The Overseas Electors Bill, brought forward by MP Glyn Davies and supported by famous nonagenarian British expat Harry Shindler, has been passed for a second reading by the British House of Commons. Parliamentarians approved the financing of the bill, but also stated there are serious concerns about the cost of adding some five million voters to Britain’s electoral roll.

The 15-year disenfranchisement law has proved even more controversial since the Brexit referendum, as it stripped the right to vote for their futures for many thousands of British retirees living long-term in EU member states. Notwithstanding the financial ramifications as regards the electoral roll, the bill has strong UK government support and is expected to finally be voted into law.

During Italy-based expat Harry Shindler’s recent BBC interview, he described his decades’ long fight for the right to vote and his joy at hearing the bill had passed another hurdle. Despite losing a good number of court battles during the years he’s fought for long-term retirees’ voting rights, he’s never given up on his determination to see it through, even refusing a chance at Italian citizenship in order to keep on fighting. Now 96 years old, he’s determined to see it out before his 100th birthday.

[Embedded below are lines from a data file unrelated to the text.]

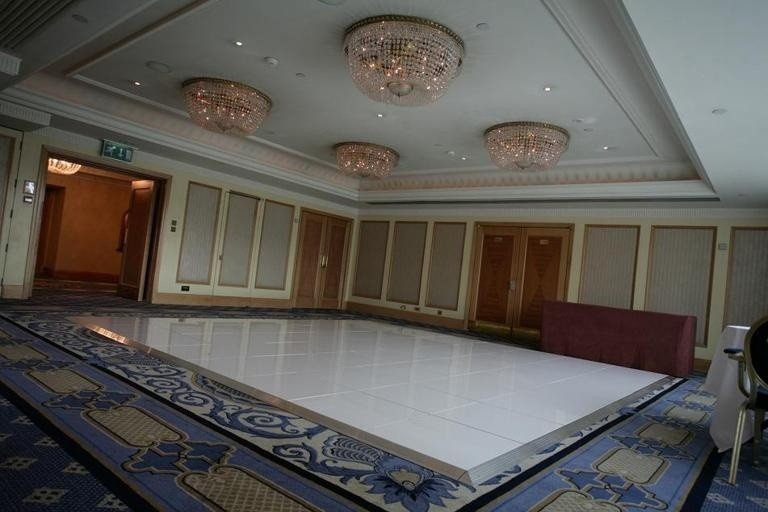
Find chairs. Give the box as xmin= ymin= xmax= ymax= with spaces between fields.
xmin=724 ymin=316 xmax=767 ymax=484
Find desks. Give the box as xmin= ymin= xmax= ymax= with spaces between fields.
xmin=713 ymin=324 xmax=758 ymax=453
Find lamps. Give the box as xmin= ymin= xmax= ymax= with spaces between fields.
xmin=332 ymin=140 xmax=401 ymax=183
xmin=341 ymin=15 xmax=466 ymax=109
xmin=180 ymin=76 xmax=275 ymax=137
xmin=484 ymin=120 xmax=571 ymax=174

According to MP Sir Roger Gale, those who spoke out against the bill during the parliamentary first reading should meet of with Harry and attempt to explain the reasons why he should not be able to vote. Sir Roger said Harry and the millions like him who take pride in being British and maintain a keen interest in the mother country should have the right to vote, especially on crucial issues such as Brexit. Following the referendum, there was much speculation about the final result should the 15-year rule not have applied.

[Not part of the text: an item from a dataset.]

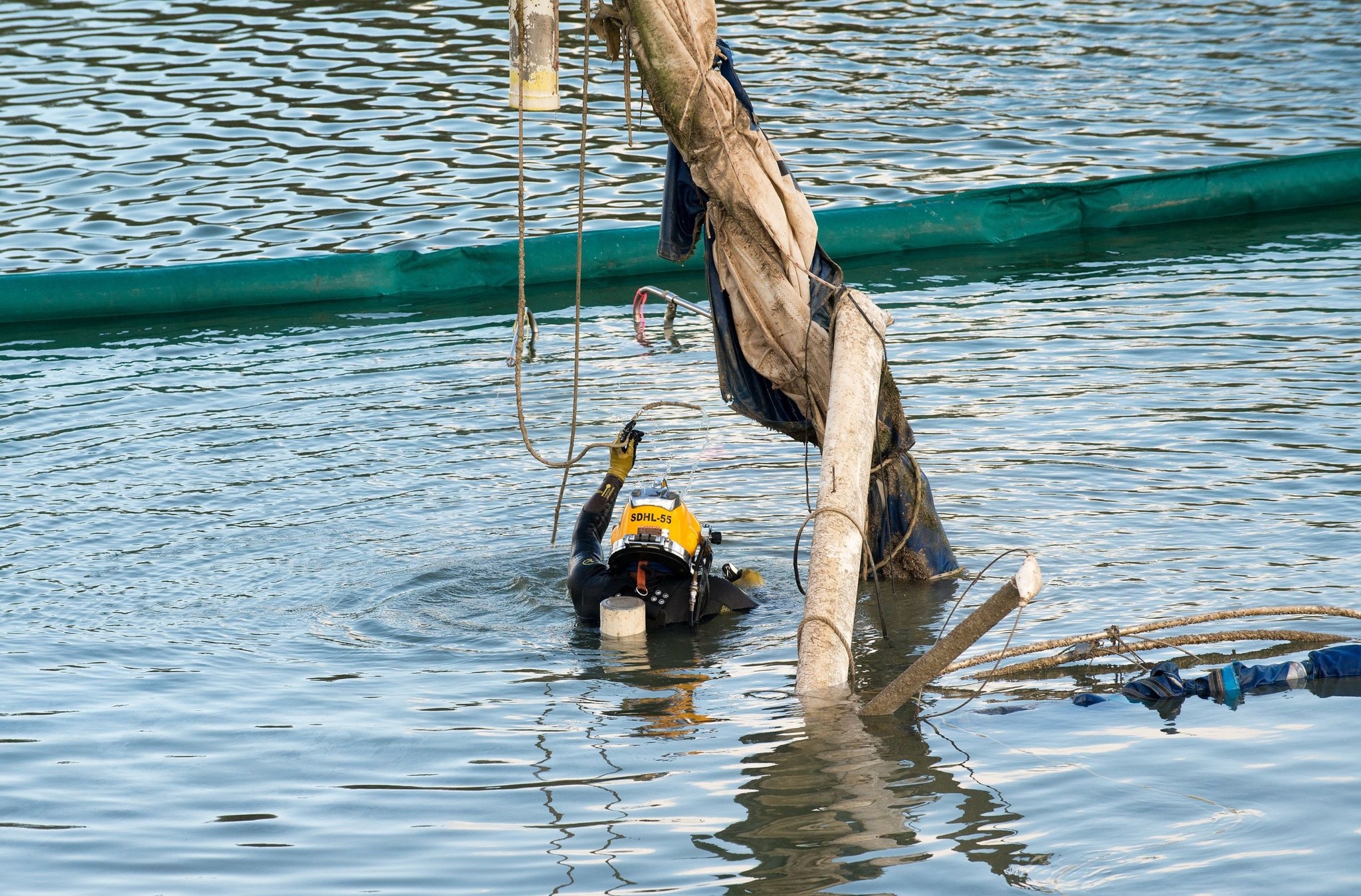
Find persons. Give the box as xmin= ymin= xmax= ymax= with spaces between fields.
xmin=567 ymin=419 xmax=763 ymax=636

Layla Moran, speaking for the Lib-Dems, agreed, saying Britons living and especially retiring overseas are no less British than those sitting in parliament, but have lost their voices due to ‘outdated notions’ of what it means to be British. Other MPs cited administrative challenges and costs to already cash-strapped local authorities should the bill become law, but Cabinet Minister Chloe Smith said the proposed reversal of the law rights an injustice, with the MP from Montgomeryshire stating expat voters should be seen as an integral part of British democracy.